Jorge Ayala: New technologies such as stereoscopic 3D will find various fields of application within our school in Paris and help us challenging neoconservative approaches within fashion, shifting radically the perception of the human silhouette. Stereo Vogue, a studio concerned with the discourse of the emerging ‘body architecture’ discipline led by Julia Koerner and Adam Vukmanov, will join the faculty and look at this new technology.

Zoot Magazine: You’re currently working on your first fashion collection, can you tell us more about it?

Jorge Ayala: Together with my studio I have been looking at themes such as assembling and construction as a source for inspiration and the spatial conditions delivered by the landscapism praxis. I think it is important to test the limits of a specific material, using them to reassess the design in later stages. Though this first fashion collection is highly influenced by my days at the Architecture Association and by the Landscape Urbanism Unit led by Eva Castro, I conceive this collection as a generator of spatial conditions that so far I have methodologically employed with my team on larger designs. I guess it would be amazing if we could present our designs at the main fashion weeks in Paris, New York, London or Milan.

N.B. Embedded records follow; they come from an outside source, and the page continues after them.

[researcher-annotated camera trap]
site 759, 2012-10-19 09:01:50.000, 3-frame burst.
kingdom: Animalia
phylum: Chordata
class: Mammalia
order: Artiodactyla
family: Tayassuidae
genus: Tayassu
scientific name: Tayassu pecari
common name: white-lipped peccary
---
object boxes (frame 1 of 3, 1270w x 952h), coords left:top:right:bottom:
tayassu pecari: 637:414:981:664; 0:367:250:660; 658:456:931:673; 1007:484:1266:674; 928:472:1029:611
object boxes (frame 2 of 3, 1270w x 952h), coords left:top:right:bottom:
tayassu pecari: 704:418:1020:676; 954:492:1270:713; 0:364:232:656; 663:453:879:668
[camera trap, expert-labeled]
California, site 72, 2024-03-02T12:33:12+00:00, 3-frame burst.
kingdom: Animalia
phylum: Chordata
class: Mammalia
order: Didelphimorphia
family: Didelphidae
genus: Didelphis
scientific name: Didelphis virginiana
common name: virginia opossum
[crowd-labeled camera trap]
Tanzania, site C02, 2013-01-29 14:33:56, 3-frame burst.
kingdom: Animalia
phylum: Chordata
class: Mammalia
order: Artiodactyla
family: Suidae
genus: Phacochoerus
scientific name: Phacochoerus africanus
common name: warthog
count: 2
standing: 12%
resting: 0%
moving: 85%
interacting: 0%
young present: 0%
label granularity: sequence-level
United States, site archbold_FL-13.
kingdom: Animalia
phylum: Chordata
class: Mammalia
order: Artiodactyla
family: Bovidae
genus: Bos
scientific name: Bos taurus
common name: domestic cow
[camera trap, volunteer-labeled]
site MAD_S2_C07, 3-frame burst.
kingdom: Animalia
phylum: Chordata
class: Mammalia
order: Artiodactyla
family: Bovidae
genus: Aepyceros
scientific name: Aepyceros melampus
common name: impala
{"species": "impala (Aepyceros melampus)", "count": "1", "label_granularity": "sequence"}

Zoot Magazine: Will you be developing a ready-to-wear or a Haute Couture collection?

Jorge Ayala: We are actually developing two collections simultaneously, a clothing collection and a jewellery collection. The “Landscapism Series I” prêt à porter collection is the first attempt by [Ay]A Studio to adapt our large scale projects to the human body. Digital modelling, bold landscaped movements, spatial effects and avant-garde beauty constitute the DNA of our practice that is also guided by a set of processual rules strongly informed by a context, a conflict and an agenda. Context for us means to create designs with a strong visual component; conflict is the main theme of the collection, while the agenda is conceived as implementing garments that behave like extensions of the skin and of other parts of the body. “Worship to Black”, our jewellery collection looks instead at the computational approach and at its physicality. Last week I was in the North of Mexico exploring the manufacturing opportunities we may have over there, but we are also looking onto partnerships with other brands since we would like to start producing our pieces very soon.

Zoot Magazine: In your opinion in which ways will the fashion and architecture connection develop in future and which practices or designers are bridging the gaps between fashion and architecture?

Jorge Ayala: I think it will go from strength to strength. I guess the fundamental point of this connection is providing solutions and respond to people’s desires. There are a few practices and designers already doing so: I admire for example the works of architects like Eduardo Souto de Moura because, before designing, he looks at the context(s) and at local conflicts; in fashion, Azzedine Alaïa’s work is very relevant to the fashion and architecture relation. It is now up to the students and participants of the AA School Paris to choose the firms and designers who are taking forward this connection and maybe become the protagonists of the next chapters in the history of this connection.